Were there any unexpected or challenging moments from filming Tashi’s Turbine?
Traveling in Nepal there are so many unexpected situations. I think the most unexpected moment happened really early on in the production. In 2012, we had just arrived in Jomsom by plane and were waiting for Tashi to arrive the next day. Jomsom is a fairly remote region surrounded by mountains all around and a pretty difficult airport for pilots. Weather situations change quickly and there is a very small window of time when planes can actually land due to the wind. We had just spoken to Tashi and he had told us that he would be arriving on the last flight. It’s a short flight from Pokhara, which is the second largest city in Nepal, about 20 minutes. Next thing we heard was a loud explosion and dust rising from a side of a cliff next to the airport. The plane had crashed, and only a few people survived. We were horrified by the whole situation and the possibility that Tashi might have been on the flight. Thankfully he missed that flight and he eventually made it up to Jomsom the next day. I quickly learned how remote and challenging it would be to work in this region.

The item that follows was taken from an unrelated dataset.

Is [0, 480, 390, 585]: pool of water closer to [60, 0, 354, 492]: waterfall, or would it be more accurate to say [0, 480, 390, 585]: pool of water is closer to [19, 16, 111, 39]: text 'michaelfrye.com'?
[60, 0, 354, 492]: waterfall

There are no major hospitals in the region so those that were injured had to be airlifted via helicopter to Pokhara.
What kinds of documentary subjects interest you, and why?
I’m interested in telling less known stories. I like to focus on stories that inspire change.
Are there any current projects you’re working on that you can talk about?
We are currently working on a film that is a bit more local to the United States. The film is about Hart Island, the city cemetery for New York City. Erik Spink, my producing partner is the director of the film and I’m the cinematographer and co-producer. We have been working on this film for the past five years. It brings to light issues relating to death and dying in a large city like New York. We are pitching the film at the annual Paley Center for Media Doc Pitch event on November 9th. I’m also working on a documentary titled A Little Wisdom directed by Yuqi Kang, and I’m one of the cinematographers and co-producers. The film looks at the life of young monks in a monastery in Lumbni, Nepal.